Stormy Markets, Steady Institutional Investors

January 25, 2019 |
1 minute read

This blog is reprinted with permission by Net Assets, published by the National Business Officers Association (NBOA).  The original article can be found here.

Investment guidelines enable institutions to weather market volatility better than individuals, on average, and a crisis playbook can provide additional assurance. The 2017 calendar year saw just eight trading days where the stock market lost or gained more than one percent in a single day.

2018 had 64 such days. That makes the current market seem volatile, but it’s in line with historic volatility, explained Steven C. Snyder, managing director at Commonfund, a nonprofit-focused investment firm that works with more than 200 independent schools. “Coming from a period of calm, it feels more painful,” he said.

His guidance to independent schools is to stay the course and consider the advantages of being an institutional investor. Institutions with endowments follow investment guidelines – usually drawn in periods of calm – to help insure investment decisions will align with mission and vision. Individual or retail investors are far more susceptible to human emotions when making investment decisions and may be tempted to pull their money out of the market in uncertain times.


“If you analyze previous volatile periods, even huge intra-year dips of 10 to 14 percent, you’ll most often find at the end of year that the market has still made money,” Snyder said.

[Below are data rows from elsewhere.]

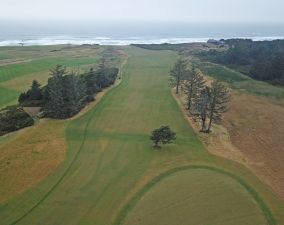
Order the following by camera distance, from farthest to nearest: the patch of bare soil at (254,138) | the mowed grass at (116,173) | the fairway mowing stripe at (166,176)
→ the patch of bare soil at (254,138) → the mowed grass at (116,173) → the fairway mowing stripe at (166,176)

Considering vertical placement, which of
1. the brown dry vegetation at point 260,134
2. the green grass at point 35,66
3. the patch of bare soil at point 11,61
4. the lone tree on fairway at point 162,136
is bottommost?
the patch of bare soil at point 11,61

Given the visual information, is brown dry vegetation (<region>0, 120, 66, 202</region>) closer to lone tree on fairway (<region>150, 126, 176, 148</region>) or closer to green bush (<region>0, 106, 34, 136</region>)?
green bush (<region>0, 106, 34, 136</region>)

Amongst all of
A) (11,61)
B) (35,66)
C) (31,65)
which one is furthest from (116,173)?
(11,61)

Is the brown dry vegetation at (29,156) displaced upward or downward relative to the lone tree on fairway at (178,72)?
downward

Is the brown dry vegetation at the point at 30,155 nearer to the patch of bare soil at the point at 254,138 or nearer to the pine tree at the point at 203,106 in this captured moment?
the patch of bare soil at the point at 254,138

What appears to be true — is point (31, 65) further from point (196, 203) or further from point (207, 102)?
point (196, 203)

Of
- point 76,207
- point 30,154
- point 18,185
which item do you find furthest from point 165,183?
point 30,154

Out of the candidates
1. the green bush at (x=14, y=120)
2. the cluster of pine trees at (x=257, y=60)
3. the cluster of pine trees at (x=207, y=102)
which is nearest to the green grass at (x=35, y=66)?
the green bush at (x=14, y=120)
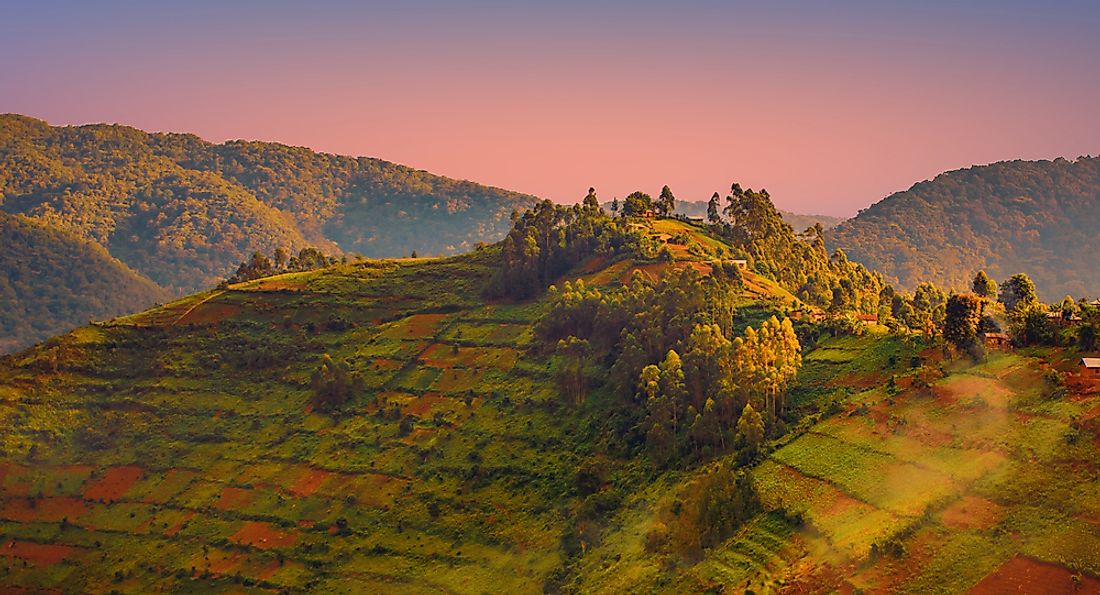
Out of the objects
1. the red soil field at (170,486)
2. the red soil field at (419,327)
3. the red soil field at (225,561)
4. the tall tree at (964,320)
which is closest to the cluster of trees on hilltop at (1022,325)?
the tall tree at (964,320)

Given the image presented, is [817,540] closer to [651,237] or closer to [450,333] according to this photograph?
[450,333]

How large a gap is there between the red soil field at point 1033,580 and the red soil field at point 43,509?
73768 millimetres

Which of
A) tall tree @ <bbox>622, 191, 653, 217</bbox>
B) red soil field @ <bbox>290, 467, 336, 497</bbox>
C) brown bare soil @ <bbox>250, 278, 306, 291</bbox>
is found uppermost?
tall tree @ <bbox>622, 191, 653, 217</bbox>

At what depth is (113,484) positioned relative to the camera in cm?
8519

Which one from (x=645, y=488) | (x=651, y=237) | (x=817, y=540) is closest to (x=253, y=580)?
(x=645, y=488)

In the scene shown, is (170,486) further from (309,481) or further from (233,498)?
(309,481)

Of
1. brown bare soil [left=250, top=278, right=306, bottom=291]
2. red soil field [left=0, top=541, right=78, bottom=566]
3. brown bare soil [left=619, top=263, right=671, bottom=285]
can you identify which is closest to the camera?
red soil field [left=0, top=541, right=78, bottom=566]

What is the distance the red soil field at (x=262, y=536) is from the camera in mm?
71375

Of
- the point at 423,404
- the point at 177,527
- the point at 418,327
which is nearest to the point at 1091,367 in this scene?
the point at 423,404

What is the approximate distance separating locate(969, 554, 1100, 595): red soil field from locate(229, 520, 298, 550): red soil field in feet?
165

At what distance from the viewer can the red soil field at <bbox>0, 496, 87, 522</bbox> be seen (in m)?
82.6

Investors would need a “crystal ball” to predict not only when to pull out of the market, but also when to put the money back in to avoid significant losses. In comparing longitudinal returns from retail funds and institutional funds, Commonfund has found that institutions do significantly better, largely thanks to clear guidance that prevents emotional decision-making, said Snyder.


Schools might consider developing a “crisis playbook,” he advised, where senior leaders and the board consider how the school would respond under possible scenarios – for example, if the market, enrollment and fundraising all dropped at once.

“Most independent schools are going to be more dependent on tuition than their endowment, so a 20-student drop in enrollment may present a bigger challenge than a 5 percent drop in the endowment,” Snyder said. But what happens if lost tuition revenue can’t be made up by fundraising, for example?

A crisis playbook would help school leaders identify stress points or triggers where operations are no longer sustainable, and then consider what actions they would feel comfortable taking. Hypothetical questions could include, What programs might we cut? What expenses could we control? In short, Snyder explained, the playbook is a sound way to guide your actions when you spot storm clouds on the horizon, without risking the ship.